Under Eumenes II from 197 to 159 BC Pergamon became the finest flower of Hellenic civilization. It boasted 2nd biggest library of ancient world with more than 200,000 volumes. Legend has it that they invented parchment here when the supply of papyrus from Egypt was cut off.
Pergamon’s last King willed it to Rome in 133 BC when apparently it became the capital of the Roman province of Asia.
In addition to its political importance Pergamon was also a great and important religious center with temples dedicated to Zeus, Athena the patron goddess, Dionysius and Asclepius the god of healing.
Pergamon was also the leading center for the worship of Roman emperors in 29 BC. As the first city of the province Pergamon built a temple dedicated to the divine Augustus and the goddess Roma.
Shortly after St. John’s time an amazing temple for emperor Trajan was constructed thus ensuring the ongoing worship of the emperor.
Certainly the most prominent feature in Pergamon was the gleaming temple structure, an altar dedicated to Zeus Soter that is Zeus the Savior. This temple and the altar of Zeus were unquestionably the most spectacular features to greet the eye of the visitor arriving in the city from any of three directions. To some the great altar appeared to be something of a throne.
The additional feature giving fame to the city was the Hospital and a Temple of Asclepius who is also called Asklepious Soter.
Galen, the famous physician, had perfected his medicine expertise in the care of wounded and dying gladiators and had them expanded that medical practice through the hospital in the temple of Asclepius.
The temple of Asclepius itself has been extensively preserved and offers insight into the combination of the practice of medicine and psychology in the 1st century.
Present in the temple complex is a theater and various baths some of which were rather uniquely engineered achievements enabling their raising or lowering of the water. So that those immersed in the baths were unable to account for the phenomenon. Some suggest this entered into the healing process. So that the rising of the waters would be an indication that Asclepius had honored the request for healing.
A long tunnel connected the bathhouse area with the solarium which was a large round building. Small apertures in the top of the tunnel enabled priests of Asclepius to speak promising words to devotees walking through the tunnel in search of healing.

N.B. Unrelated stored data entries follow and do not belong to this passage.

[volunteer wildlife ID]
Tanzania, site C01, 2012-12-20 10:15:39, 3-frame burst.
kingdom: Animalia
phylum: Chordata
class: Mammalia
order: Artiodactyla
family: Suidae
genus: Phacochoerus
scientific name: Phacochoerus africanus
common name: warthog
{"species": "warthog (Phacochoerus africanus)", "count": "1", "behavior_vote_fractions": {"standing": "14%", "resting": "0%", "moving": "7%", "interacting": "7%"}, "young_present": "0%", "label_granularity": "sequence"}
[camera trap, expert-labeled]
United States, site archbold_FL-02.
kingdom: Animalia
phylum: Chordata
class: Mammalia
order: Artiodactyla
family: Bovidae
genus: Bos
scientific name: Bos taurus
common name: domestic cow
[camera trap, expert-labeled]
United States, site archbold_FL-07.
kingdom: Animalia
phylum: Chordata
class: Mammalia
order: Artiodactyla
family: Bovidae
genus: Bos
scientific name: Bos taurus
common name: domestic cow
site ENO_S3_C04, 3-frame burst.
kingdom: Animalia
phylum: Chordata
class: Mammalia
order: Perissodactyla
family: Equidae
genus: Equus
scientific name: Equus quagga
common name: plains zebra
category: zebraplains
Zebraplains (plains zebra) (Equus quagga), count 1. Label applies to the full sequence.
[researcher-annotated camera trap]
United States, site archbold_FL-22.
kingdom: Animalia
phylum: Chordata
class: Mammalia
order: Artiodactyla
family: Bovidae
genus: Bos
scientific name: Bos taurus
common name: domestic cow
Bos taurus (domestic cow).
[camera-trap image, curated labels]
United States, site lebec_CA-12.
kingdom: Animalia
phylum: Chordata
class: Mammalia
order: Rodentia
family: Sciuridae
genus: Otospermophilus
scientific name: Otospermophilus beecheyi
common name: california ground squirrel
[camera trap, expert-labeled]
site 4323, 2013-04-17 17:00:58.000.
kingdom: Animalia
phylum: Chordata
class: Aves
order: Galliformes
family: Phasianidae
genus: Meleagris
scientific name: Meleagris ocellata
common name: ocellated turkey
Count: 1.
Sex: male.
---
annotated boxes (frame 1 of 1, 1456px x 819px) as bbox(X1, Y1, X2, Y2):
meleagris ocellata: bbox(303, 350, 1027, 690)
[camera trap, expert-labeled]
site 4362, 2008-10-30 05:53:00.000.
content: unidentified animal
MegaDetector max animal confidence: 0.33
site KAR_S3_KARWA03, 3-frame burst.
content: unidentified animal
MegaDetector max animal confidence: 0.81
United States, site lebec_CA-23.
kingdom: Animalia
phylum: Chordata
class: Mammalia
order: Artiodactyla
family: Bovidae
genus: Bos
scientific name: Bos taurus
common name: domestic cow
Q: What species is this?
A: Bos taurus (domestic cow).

In the solarium some sources indicate the presence of hundreds of non-poisonous snakes whose permanent residence was the solarium. With the assistance of certain drugs, a participant in the activities of the solarium might sleep for a period of time or even a night in the dormitories while non-poisonous snakes crawled around them. During their sleep they were told that the serpent god Asclepius would speak to them in dreams and give them a diagnosis.
It was believed that the snakes carried the healing power of Asclepius. And if the snake slithered across you while you were sleeping at night that was a divine sign that healing power was coming to you. The next morning the patients told their dreams to the priests who prescribed their treatments. Finally the patients made clay sculptures of the body parts that needed healing and offered them to Asclepius.
Pergamon had been a city of considerable importance for at least four preceding centuries. And it had an estimated population of 120,000. If Ephesus was the New York of Asia Pergamon was its Washington.
In addition to his political importance Pergamon was celebrated as the center of intellectual life in the whole of Hellenistic world. Pergamon was also a great and important religious center. It had become the center of emperor worship in the Roman world by the time of the 1st century.